● Aufgabenstellung:
[A] Gib bitte aus dem Text zur EU-Steueroasenliste den Abschnitt von „Sven Giegold, finanzpolitischer“ bis „grundlose Verlängerung beschert.“ wortgetreu aus.
[B] Fasse den Absatz des Textes zur EU-Steueroasenliste, der mit „Voraussichtlich morgen (17. Februar)“ beginnt, als Stichpunktliste zusammen und behalte dabei seine wichtigsten Fakten bei.
---------- Angezeigter Text ----------
Voraussichtlich morgen (17. Februar) werden die ständigen Vertreter der EU-Mitgliedstaaten die aktualisierte EU-Liste der Steueroasen bekanntgeben. Die Türkei wird einen weiteren Aufschub bis Ende Juni 2021 erhalten, um Maßnahmen für mehr Steuertransparenz umzusetzen. Das Land steht schon lange in der Kritik, weil es den automatischen Austausch von steuerrelevanten Informationen mit EU-Mitgliedstaaten nicht umsetzt und keine Steuerinformationen mit Deutschland, Österreich, Frankreich, Belgien und den Niederlanden teilt. In diesen europäischen Ländern leben die meisten Türkinnen und Türken in Europa, circa 5 bis 7 Millionen. Außerdem teilt die Türkei keine Steuerdaten mit Zypern, mit dem sie auch keine diplomatischen Beziehungen unterhält. Die Türkei hatte bis zum 31. Dezember 2020 Zeit, den automatischen Informationsaustausch in Steuerfragen zu implementieren. Dem ist sie nicht nachgekommen.
Sven Giegold, finanzpolitischer Sprecher der Fraktion Grüne/EFA im Europäischen Parlament, erklärt:
“Die Türkei gehört auf die europäische Liste der Steueroasen. Der Aufschub für die Türkei ist eine Einladung zur Steuerhinterziehung vom Bundesfinanzminister höchstpersönlich. Je länger die Türkei keine Steuerdaten übermitteln muss, desto größer der Steuerschaden für Deutschland und Europa. Scholz’ Vorgehen gegen Steueroasen ist viel zu zögerlich. Olaf Scholz schwächt die ohnehin zahnlose EU-Steueroasenliste, indem er der Türkei eine grundlose Verlängerung beschert.
Durch das inkonsequente Vorgehen der europäischen Regierungen, wird der Kampf gegen Steueroasen unglaubwürdig und erfolglos. Wenn die EU gegenüber der Türkei Fristen setzt, muss sie auf deren Einhaltung drängen. Das Ende der Frist fiel mit dem Ende der deutschen Ratspräsidentschaft zusammen. Als sich abzeichnete, dass die Türkei die Forderungen der EU nicht umsetzt, hätte Deutschland reagieren müssen. Statt gegen die Türkische Regierung konsequent vorzugehen, lenkt Scholz mit seinem Steueroasengesetz ab. Das Steueroasengesetz wird nichts nützen, solange es nicht für die wichtigsten Steueroasen gilt. Zahlreiche florierende Steueroasen fehlen auf der EU-Liste, auf die sich Scholz’ Gesetz bezieht.
---------- Datenübersicht ----------
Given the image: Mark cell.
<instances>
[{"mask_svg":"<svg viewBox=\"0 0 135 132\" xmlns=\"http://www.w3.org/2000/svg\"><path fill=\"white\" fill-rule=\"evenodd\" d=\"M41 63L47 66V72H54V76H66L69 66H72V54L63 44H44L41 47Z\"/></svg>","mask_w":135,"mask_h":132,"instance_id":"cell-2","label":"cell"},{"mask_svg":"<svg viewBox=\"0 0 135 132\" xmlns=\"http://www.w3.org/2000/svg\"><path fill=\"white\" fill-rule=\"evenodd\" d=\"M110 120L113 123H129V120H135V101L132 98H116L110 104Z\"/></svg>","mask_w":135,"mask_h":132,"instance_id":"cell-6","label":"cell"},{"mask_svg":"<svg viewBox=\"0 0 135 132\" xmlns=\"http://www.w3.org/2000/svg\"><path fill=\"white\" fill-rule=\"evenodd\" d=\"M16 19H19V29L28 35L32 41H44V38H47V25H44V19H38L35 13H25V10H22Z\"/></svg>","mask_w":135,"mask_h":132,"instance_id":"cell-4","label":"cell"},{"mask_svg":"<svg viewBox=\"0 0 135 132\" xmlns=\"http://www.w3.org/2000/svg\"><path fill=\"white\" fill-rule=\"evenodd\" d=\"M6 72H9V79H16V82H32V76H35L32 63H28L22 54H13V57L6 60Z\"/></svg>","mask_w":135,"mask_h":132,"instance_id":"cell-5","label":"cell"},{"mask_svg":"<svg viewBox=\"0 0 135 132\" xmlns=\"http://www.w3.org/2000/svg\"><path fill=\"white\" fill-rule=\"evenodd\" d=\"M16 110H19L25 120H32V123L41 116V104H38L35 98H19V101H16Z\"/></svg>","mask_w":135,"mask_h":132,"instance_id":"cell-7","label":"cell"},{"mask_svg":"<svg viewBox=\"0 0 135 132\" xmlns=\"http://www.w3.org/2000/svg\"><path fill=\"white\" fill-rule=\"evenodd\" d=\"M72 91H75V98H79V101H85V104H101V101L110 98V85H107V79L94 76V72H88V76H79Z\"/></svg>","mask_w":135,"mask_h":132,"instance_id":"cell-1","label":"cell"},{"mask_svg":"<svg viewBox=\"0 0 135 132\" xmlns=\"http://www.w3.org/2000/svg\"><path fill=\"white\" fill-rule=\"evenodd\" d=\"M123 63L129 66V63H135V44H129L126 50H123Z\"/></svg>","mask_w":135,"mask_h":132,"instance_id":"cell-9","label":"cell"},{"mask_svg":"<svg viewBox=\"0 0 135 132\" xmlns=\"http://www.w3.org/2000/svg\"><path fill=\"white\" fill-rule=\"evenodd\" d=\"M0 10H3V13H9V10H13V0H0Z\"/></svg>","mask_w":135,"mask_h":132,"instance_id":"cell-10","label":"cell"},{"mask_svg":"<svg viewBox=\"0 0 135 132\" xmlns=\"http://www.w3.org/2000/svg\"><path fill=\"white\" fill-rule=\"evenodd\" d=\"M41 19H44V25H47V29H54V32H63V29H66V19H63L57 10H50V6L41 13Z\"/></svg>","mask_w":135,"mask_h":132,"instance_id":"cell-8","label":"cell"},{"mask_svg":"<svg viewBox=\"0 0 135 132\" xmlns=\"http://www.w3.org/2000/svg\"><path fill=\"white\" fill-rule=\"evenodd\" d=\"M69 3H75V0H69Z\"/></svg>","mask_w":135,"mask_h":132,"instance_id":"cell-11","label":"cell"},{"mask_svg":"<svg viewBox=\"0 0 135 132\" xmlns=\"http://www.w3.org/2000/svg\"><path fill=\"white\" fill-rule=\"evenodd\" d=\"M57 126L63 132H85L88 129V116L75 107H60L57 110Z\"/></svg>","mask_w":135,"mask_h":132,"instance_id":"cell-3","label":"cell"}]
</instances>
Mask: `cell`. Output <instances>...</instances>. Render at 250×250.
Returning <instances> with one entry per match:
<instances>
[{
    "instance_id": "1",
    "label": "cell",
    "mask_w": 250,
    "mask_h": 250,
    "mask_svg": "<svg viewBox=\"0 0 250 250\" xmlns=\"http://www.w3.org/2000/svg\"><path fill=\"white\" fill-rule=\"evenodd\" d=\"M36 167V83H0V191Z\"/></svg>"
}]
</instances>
----------
● Erwartete Antworten:
[A]
Sven Giegold, finanzpolitischer Sprecher der Fraktion Grüne/EFA im Europäischen Parlament, erklärt:
“Die Türkei gehört auf die europäische Liste der Steueroasen. Der Aufschub für die Türkei ist eine Einladung zur Steuerhinterziehung vom Bundesfinanzminister höchstpersönlich. Je länger die Türkei keine Steuerdaten übermitteln muss, desto größer der Steuerschaden für Deutschland und Europa. Scholz’ Vorgehen gegen Steueroasen ist viel zu zögerlich. Olaf Scholz schwächt die ohnehin zahnlose EU-Steueroasenliste, indem er der Türkei eine grundlose Verlängerung beschert.

[B]
- Voraussichtlich am 17. Februar geben die ständigen Vertreter der EU-Mitgliedstaaten die aktualisierte EU-Liste der Steueroasen bekannt.
- Die Türkei erhält einen weiteren Aufschub bis Ende Juni 2021, um Maßnahmen für mehr Steuertransparenz umzusetzen.
- Die Türkei steht seit Langem in der Kritik. Sie setzt den automatischen Austausch steuerrelevanter Informationen mit EU-Mitgliedstaaten nicht um.
- Sie teilt keine Steuerinformationen mit Deutschland, Österreich, Frankreich, Belgien und den Niederlanden. In diesen Ländern leben die meisten Türkinnen und Türken in Europa, circa 5 bis 7 Millionen.
- Auch mit Zypern teilt die Türkei keine Steuerdaten. Mit Zypern unterhält sie keine diplomatischen Beziehungen.
- Die Frist zur Einführung des automatischen Informationsaustauschs bis zum 31. Dezember 2020 hat die Türkei nicht eingehalten.